Sunday, January 17, 2010

Ethic of Service?

So in an AmeriCorp survey I took for my post experience interview, there was a question of What does the term "Ethic of Service" mean to you. This was an odd question. I think we all have been compelled to serve others, whether our boss, kids, spouse, or some sort of "social" service. But as I though about it, why is the reason behind a compulsion to serve.

My answer, as many of my answers for these kinds of questions are, is that we are taught that this is good, and that makes us good. But I don't think anyone doing something they don't want to simply because they feel it is the right thing doesn't make them feel good.

So my definition for this term came to this. Loving oneself such that service doesn't become a thing to do, but just a part of yourself that extends your understanding of the love that is in us all to everyone.

What do you think? Anyone reading this anymore? Would be interested in your opinion.

Thursday, December 17, 2009

Modern Castles

I walk amongst parapets of steel and cement
Climbing and reaching to the sky
And between them corridors
That wind and bend
Sometimes emerging on a small shop
Sometimes emptying into a vast space
Often just meandering to seemingly nowhere
Until they emerge at a destination.

I may encounter a Christmas tree
Or a man playing guitar
All part of a downtown castle
A village of beggars and kings and waifs and merchants
Bound together by the corridors
And something else
That no one can really see
Or really wants to see.

For we are just part of a modern kingdom
And for all our fanciful toys
We are not really that advanced.

Wednesday, November 11, 2009

Religious Thought

Just read a long book by Neal Stephenson called Anathem. Though slow at times it had some very interesting insights in it. I won't go into the details of the book as it is quite complicated. But somewhere towards the end, there was a response to a person who had embraced an old religious thought and held that as true, despite evidence otherwise. They represented a faction of the world who just wants a belief to hold on to to have things make sense, much like the comfort many of our religious organizations give us. The response can be paraphrased this way.

"He decided to continue his studies because he said that the more he knew of the complexity of the mind, and the cosmos in which it was inextricably and mysteriously bound up, the more inclined he was to see it as a kind of a miracle - not in the sense that the religious use the term, for he considered it altogether natural. He meant rather that the evolution of our minds from bits of inanimate matter was more beautiful and more extraordinary than any of the miracles cataloged down through the ages by the religions of our world. And so he had an instinctive skepticism of any system of thought, religious or theorical, that pretended to encompass that miracle, and in so doing draw limits around it."

================================

**Goals:**
1. Name every post title in the blog posts.
2. Reproduce word for word the passage of the blog posts starting with "My answer, as" and going on through "them feel good.".
3. Answer these questions from the blog posts.
(a) In what survey did the question about the term "Ethic of Service" appear?
(b) In "Modern Castles," what two things does the speaker say may be encountered?
(c) Who wrote the book Anathem?

================================

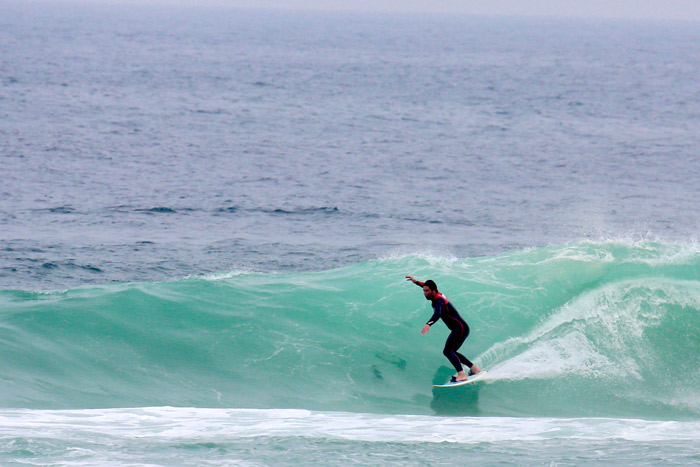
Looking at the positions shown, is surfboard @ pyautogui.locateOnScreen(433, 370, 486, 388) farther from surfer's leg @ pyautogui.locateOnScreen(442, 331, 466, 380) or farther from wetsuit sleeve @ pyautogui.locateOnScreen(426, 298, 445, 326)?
wetsuit sleeve @ pyautogui.locateOnScreen(426, 298, 445, 326)

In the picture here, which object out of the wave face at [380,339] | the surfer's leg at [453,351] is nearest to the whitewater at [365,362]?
the wave face at [380,339]

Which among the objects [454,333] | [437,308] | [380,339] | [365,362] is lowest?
[365,362]

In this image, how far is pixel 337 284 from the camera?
18328mm

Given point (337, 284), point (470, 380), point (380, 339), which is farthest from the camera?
point (337, 284)

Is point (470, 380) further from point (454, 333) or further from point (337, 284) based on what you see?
point (337, 284)

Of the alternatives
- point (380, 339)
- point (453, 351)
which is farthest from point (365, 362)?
point (453, 351)

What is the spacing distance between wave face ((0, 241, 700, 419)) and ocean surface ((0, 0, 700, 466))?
0.17 feet

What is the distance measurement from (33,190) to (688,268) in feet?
68.9

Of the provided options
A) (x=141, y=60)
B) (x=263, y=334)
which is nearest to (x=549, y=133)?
(x=263, y=334)

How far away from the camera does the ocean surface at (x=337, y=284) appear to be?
39.1 ft

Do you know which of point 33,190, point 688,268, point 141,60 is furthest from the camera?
point 141,60

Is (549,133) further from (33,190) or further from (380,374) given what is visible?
(380,374)

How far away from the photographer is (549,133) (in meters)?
46.0

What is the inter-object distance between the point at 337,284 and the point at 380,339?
268 centimetres
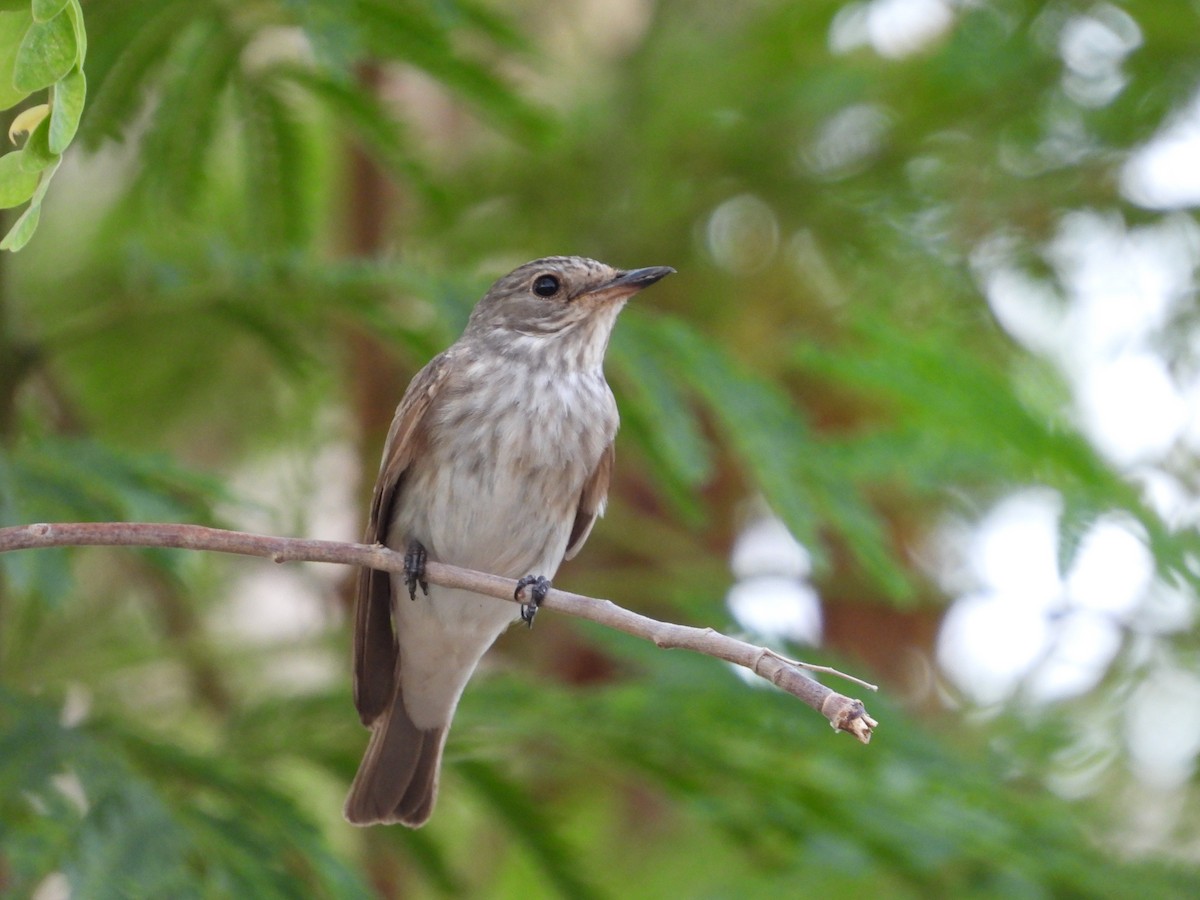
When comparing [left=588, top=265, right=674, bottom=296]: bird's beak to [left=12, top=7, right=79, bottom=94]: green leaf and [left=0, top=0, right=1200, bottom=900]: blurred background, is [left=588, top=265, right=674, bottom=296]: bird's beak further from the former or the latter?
[left=12, top=7, right=79, bottom=94]: green leaf

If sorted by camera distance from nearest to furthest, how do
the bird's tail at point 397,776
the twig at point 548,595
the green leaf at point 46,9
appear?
the green leaf at point 46,9, the twig at point 548,595, the bird's tail at point 397,776

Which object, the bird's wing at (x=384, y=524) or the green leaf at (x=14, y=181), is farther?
the bird's wing at (x=384, y=524)

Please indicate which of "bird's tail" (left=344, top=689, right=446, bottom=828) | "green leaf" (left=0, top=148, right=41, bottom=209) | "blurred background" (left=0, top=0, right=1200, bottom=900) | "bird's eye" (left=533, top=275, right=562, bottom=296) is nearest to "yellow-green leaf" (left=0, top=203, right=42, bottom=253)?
"green leaf" (left=0, top=148, right=41, bottom=209)

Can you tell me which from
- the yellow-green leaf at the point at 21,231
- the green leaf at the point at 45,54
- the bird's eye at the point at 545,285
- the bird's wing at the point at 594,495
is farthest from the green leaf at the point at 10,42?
the bird's eye at the point at 545,285

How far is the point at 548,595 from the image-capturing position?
2.65 meters

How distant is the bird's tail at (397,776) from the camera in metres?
4.45

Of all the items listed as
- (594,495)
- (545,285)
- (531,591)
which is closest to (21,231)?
(531,591)

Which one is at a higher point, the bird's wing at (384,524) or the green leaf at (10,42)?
the bird's wing at (384,524)

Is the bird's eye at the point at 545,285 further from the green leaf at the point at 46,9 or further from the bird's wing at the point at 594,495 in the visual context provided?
the green leaf at the point at 46,9

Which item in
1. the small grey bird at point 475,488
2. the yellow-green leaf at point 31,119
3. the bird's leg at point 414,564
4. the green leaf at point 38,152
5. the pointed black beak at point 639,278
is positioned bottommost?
the green leaf at point 38,152

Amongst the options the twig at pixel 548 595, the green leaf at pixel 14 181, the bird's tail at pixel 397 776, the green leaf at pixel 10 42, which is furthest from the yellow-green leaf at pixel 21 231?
the bird's tail at pixel 397 776

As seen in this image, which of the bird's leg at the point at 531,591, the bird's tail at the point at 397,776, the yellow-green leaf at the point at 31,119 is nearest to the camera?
the yellow-green leaf at the point at 31,119

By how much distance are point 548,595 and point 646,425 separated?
220 cm

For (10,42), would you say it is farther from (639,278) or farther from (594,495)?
(594,495)
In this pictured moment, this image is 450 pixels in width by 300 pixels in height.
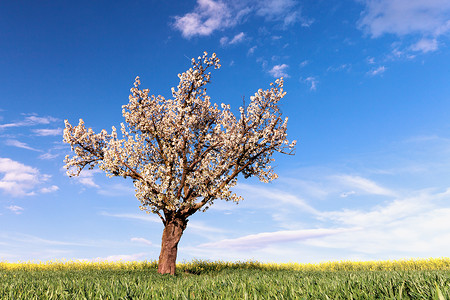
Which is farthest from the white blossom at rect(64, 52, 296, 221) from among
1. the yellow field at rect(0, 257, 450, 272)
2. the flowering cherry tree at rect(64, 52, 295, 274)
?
the yellow field at rect(0, 257, 450, 272)

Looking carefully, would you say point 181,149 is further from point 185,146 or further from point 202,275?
point 202,275

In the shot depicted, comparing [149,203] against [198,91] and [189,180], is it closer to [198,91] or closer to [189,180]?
[189,180]

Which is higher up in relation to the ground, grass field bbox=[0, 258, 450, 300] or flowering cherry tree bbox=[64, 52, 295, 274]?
flowering cherry tree bbox=[64, 52, 295, 274]

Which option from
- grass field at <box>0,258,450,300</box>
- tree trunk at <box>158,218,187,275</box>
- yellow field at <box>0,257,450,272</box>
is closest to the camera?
grass field at <box>0,258,450,300</box>

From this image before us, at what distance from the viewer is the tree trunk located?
66.4 feet

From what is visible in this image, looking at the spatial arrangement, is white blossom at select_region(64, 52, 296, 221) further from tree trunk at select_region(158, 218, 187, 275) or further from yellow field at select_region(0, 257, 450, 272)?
yellow field at select_region(0, 257, 450, 272)

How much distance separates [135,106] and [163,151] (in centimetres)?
364

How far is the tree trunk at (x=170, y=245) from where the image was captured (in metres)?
20.2

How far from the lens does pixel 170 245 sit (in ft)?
67.1

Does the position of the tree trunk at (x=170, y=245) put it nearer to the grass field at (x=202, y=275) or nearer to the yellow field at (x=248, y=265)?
the grass field at (x=202, y=275)

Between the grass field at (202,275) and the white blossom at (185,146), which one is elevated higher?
the white blossom at (185,146)

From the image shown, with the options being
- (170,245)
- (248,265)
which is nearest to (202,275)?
(170,245)

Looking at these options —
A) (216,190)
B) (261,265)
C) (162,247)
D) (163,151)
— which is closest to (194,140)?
(163,151)

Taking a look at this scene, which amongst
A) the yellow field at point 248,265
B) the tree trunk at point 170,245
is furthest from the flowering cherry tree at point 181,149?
the yellow field at point 248,265
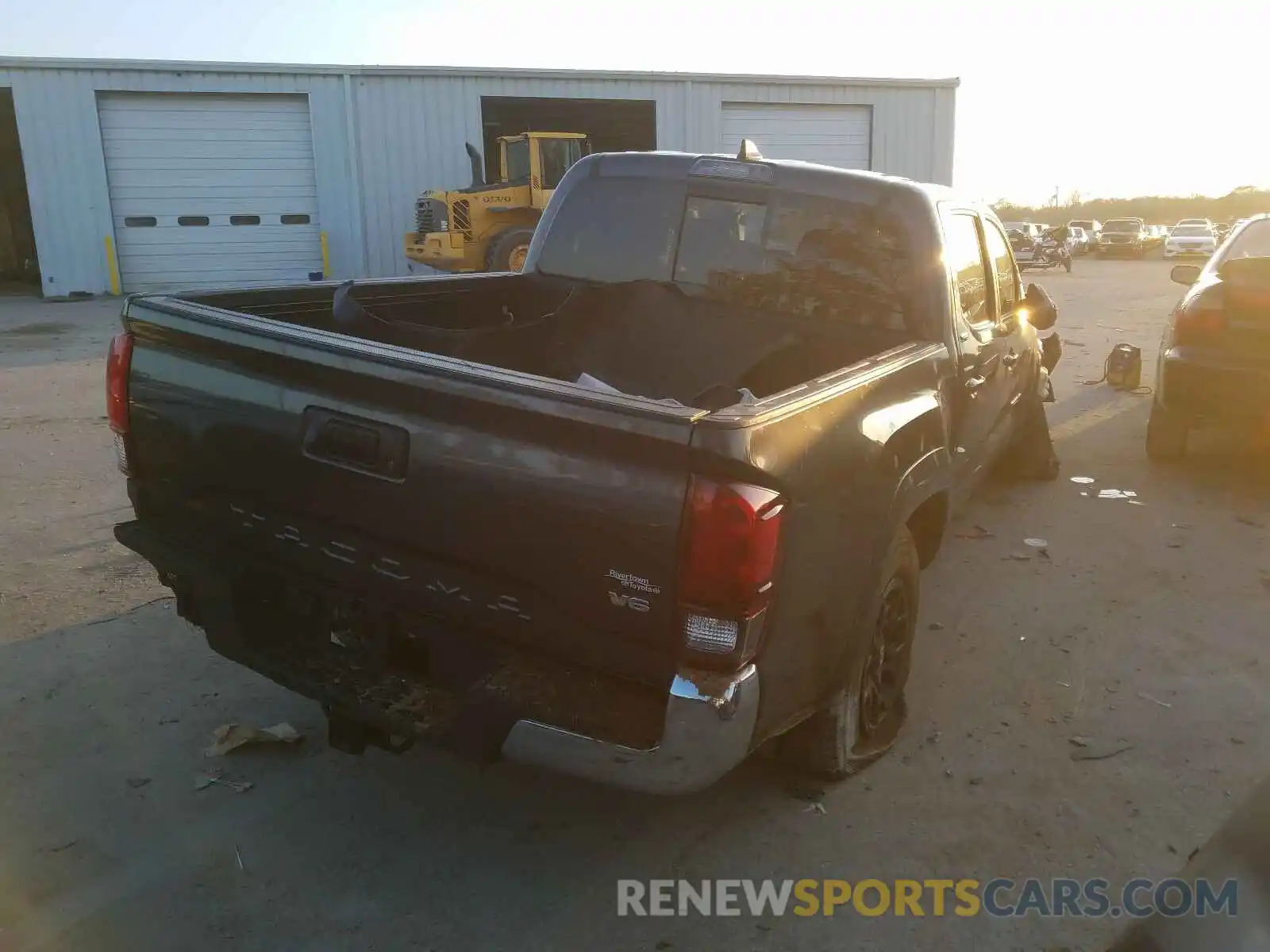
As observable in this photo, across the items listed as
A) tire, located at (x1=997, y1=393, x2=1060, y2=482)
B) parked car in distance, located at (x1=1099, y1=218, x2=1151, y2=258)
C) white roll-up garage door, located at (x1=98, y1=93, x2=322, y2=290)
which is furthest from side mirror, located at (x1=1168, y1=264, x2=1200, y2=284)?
parked car in distance, located at (x1=1099, y1=218, x2=1151, y2=258)

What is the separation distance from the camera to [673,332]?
4273mm

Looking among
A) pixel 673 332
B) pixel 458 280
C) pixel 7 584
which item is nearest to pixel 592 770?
pixel 673 332

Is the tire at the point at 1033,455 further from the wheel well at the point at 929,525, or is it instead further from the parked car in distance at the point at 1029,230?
the parked car in distance at the point at 1029,230

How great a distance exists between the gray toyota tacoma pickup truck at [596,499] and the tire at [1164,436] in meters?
3.82

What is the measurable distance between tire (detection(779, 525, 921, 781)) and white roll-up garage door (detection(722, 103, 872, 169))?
2053 centimetres

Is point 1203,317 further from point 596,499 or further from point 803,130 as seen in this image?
point 803,130

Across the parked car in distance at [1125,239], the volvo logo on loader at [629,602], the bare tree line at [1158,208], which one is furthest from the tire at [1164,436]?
the bare tree line at [1158,208]

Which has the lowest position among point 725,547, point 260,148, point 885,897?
point 885,897

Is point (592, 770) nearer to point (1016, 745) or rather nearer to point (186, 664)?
point (1016, 745)

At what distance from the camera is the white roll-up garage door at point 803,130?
74.7 ft

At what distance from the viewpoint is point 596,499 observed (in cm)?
234

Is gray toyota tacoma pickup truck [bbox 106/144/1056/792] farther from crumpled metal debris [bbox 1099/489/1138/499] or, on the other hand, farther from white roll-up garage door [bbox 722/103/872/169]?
white roll-up garage door [bbox 722/103/872/169]

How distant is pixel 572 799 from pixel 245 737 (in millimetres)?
1181

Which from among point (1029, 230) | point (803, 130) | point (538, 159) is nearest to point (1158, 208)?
point (1029, 230)
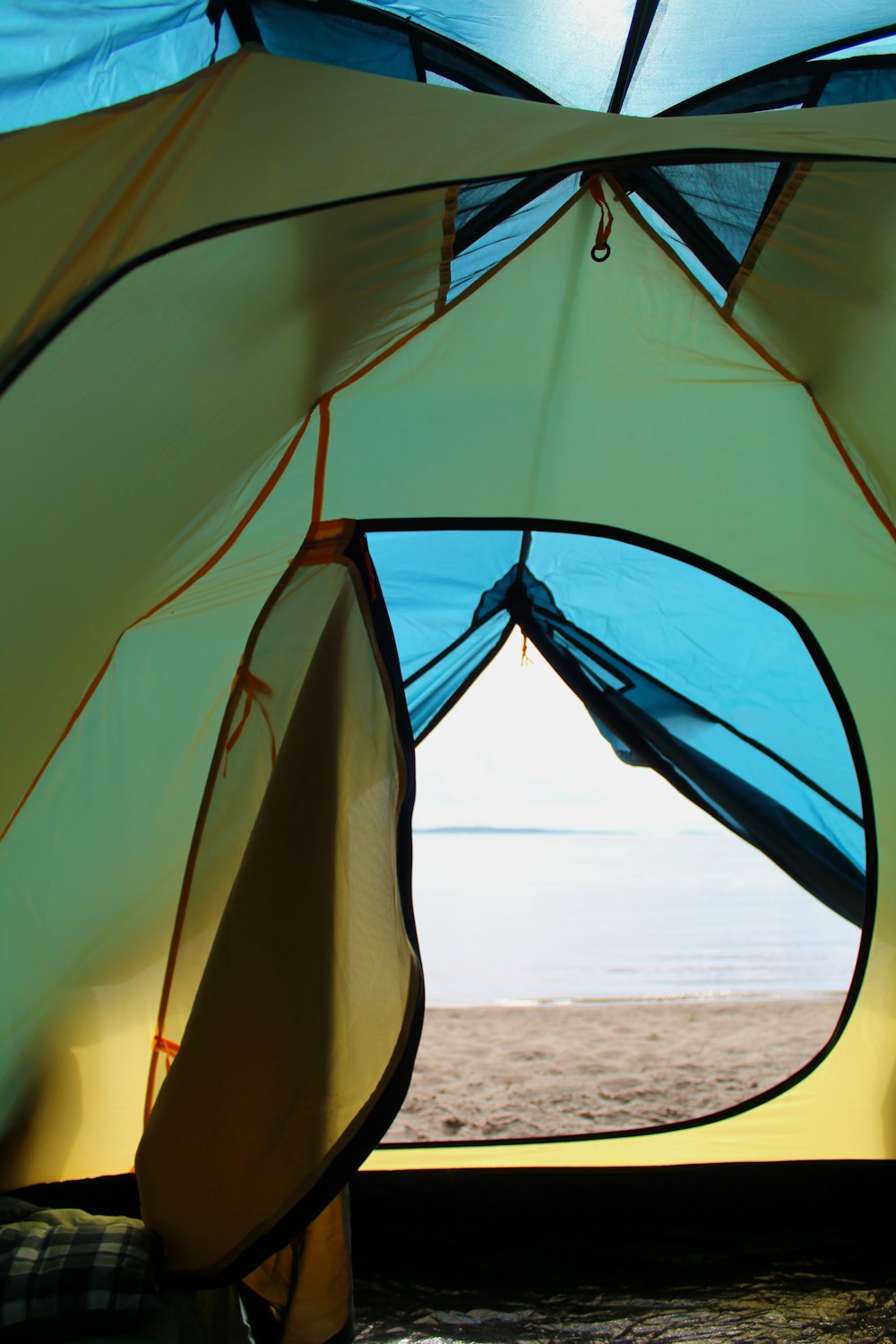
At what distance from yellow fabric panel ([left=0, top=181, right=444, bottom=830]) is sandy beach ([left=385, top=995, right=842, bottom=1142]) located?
1.70 metres

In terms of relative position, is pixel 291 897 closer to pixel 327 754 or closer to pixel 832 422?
pixel 327 754

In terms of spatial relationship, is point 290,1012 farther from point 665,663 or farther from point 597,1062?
point 597,1062

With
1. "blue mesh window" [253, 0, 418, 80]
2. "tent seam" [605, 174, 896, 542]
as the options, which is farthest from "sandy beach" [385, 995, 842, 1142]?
"blue mesh window" [253, 0, 418, 80]

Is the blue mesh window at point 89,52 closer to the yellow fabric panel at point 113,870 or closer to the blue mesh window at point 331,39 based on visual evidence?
the blue mesh window at point 331,39

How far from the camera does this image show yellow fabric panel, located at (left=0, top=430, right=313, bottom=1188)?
5.98ft

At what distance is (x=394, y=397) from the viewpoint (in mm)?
1920

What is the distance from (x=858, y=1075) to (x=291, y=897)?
4.69ft

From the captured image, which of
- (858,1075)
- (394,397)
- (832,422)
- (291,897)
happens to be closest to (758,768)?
(858,1075)

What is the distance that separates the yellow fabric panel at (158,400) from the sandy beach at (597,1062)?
170cm

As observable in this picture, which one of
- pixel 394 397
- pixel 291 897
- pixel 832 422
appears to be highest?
pixel 394 397

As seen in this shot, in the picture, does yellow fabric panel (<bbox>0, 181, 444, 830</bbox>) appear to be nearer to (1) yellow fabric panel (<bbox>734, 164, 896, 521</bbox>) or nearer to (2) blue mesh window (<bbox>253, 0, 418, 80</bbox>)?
(2) blue mesh window (<bbox>253, 0, 418, 80</bbox>)

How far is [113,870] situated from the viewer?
193cm

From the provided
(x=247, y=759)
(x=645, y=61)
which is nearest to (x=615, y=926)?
(x=247, y=759)

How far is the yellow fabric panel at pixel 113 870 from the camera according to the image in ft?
5.98
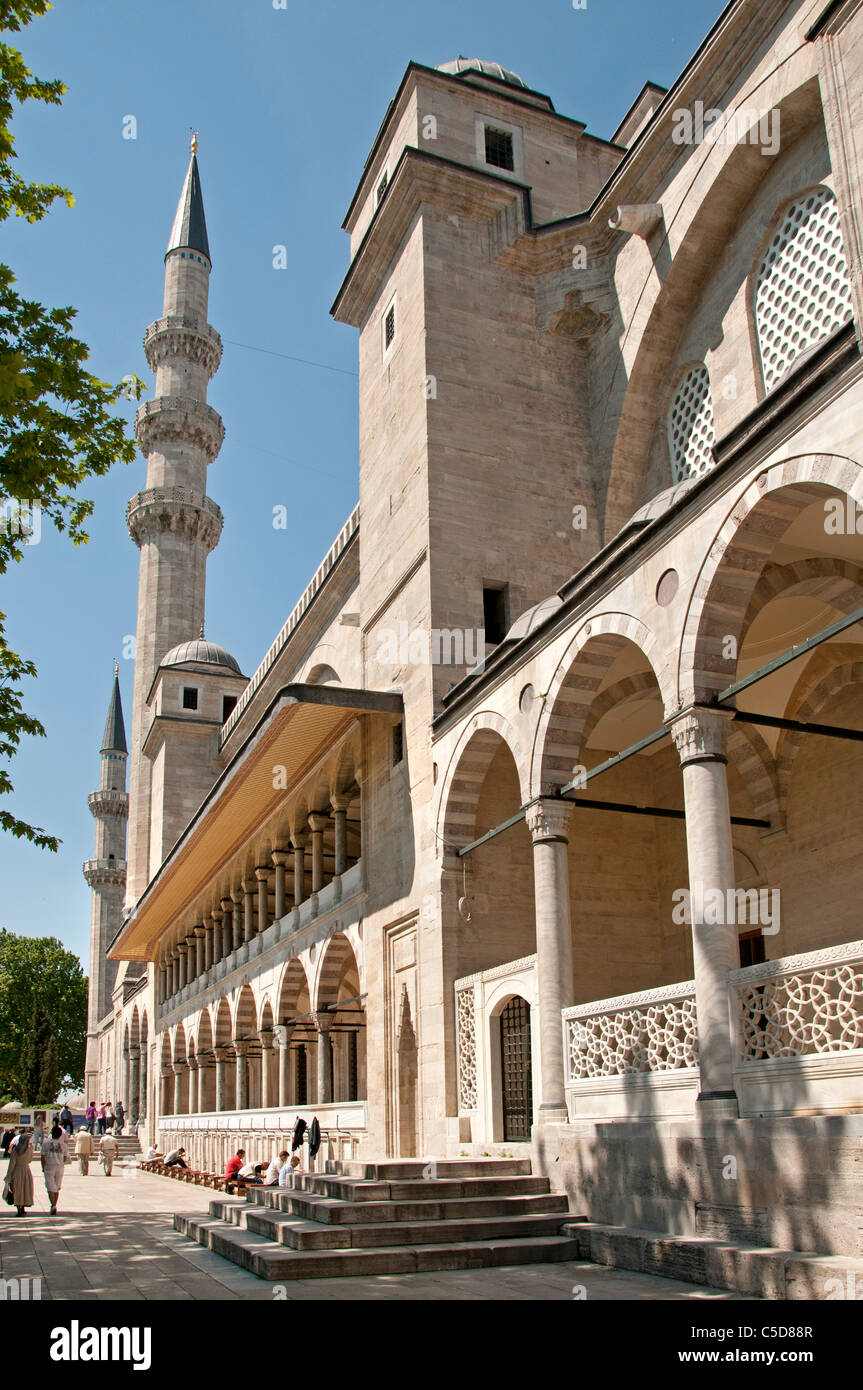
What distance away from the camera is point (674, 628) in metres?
9.76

================================

**Solutions to the problems:**
1.
Ethic of Service?
Modern Castles
Religious Thought

2.
My answer, as many of my answers for these kinds of questions are, is that we are taught that this is good, and that makes us good. But I don't think anyone doing something they don't want to simply because they feel it is the right thing doesn't make them feel good.

3.
(a) An AmeriCorp survey taken for the writer's post experience interview.
(b) A Christmas tree or a man playing guitar.
(c) Neal Stephenson.